Sunday, September 11, 2011

Doug Davis inducted into Missouri Press Association Newspaper Hall of Fame


Doug Davis, Lamar Democrat publisher for the past 30 years and owner of the newspaper for the past 26, was inducted into the Missouri Press Association Newspaper Hall of Fame Saturday.

For those who are too young to remember, Davis came to Lamar at a time when the Democrat was just about to go out of business thanks to mishandling by the previous publisher and his editor. Were it not for the decisions Davis made during those first few months in Lamar, the city would not have had a newspaper go help it get through the bleak days after the closing of the city's biggest employer, O'Sullivan Industries.

Even more importantly, it would not have a source to read about the staples of community journalism- deaths, births, weddings, engagementts,anniversaries, and news of how the taxpayers' money is being spent.

In my 2009 book, Newspaper Days, I wrote the following about Doug Davis' early days at the Democrat:

The Lamar Democrat I returned to in November 1982 was a far cry from the newspaper I remembered from three years earlier when I was still working for the company at the Lockwood Luminary-Golden City Herald.

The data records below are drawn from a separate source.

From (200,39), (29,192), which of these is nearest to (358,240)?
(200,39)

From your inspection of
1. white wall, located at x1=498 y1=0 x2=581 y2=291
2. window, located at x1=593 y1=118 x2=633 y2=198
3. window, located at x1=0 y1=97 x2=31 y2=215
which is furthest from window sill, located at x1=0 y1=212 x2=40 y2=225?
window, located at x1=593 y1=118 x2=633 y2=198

It took me a while to get filled in on what had happened during the three years I was gone,but there was no doubt the best thing that could have happened to me was losing out to Dave Farnham for the editor position. (Actually, Tommy Wilson never even considered me for it.)

The Wilson-Farnham team was a nightmare for the Democrat and for the city of Lamar. Almost immediately after he was hired, Farnham began to take on city government and the establishment in Lamar.Not that there was anything wrong with that. The Lamar Democrat had a rich history of going after the truth dating back to the era from 1900 to 1972 when Arthur Aull and his daughter, Madeleine Aull VanHafften, had published the newspaper.

Farnham, with Wilson's blessing, however, was relentlessly negative, to the point of not offering coverage of the many positive things that were going on in the city.

Things got so bad that a group of businessmen, led by Dan Arnold, owner of the Lamar Supermarket, the Democrat's biggest advertiser, convinced a man named Jim Peters from Arnold's home town, Butler, to start a shopper, similar to the XChanger, one he started in that town which eventually drove the Butler newspaper out of business.

That was not the intent of the Lamar businessmen, who realized the need fora newspaper in a thriving community, but the fortunes of the Lamar Democrat sunk immediately after Jim Peters started XChanger 2.

All of the Lamar Supermarket advertising, which had taken up two to four full pages in the Democrat each week, was relocated to the shopper. Other businesses followed suit and soon, revenues were plummeting for the Democrat.

***

In some corners, the Lamar Democrat has come to be taken for granted over the years, but as other towns that have lost their newspapers have discovered, a community newspaper that is truly serving the community is an irreplaceable treasure.

Thanks to Doug Davis, Lamar is not one of those communities that no longer has that valuable resource. Congratulations to Doug on a richly deserved honor.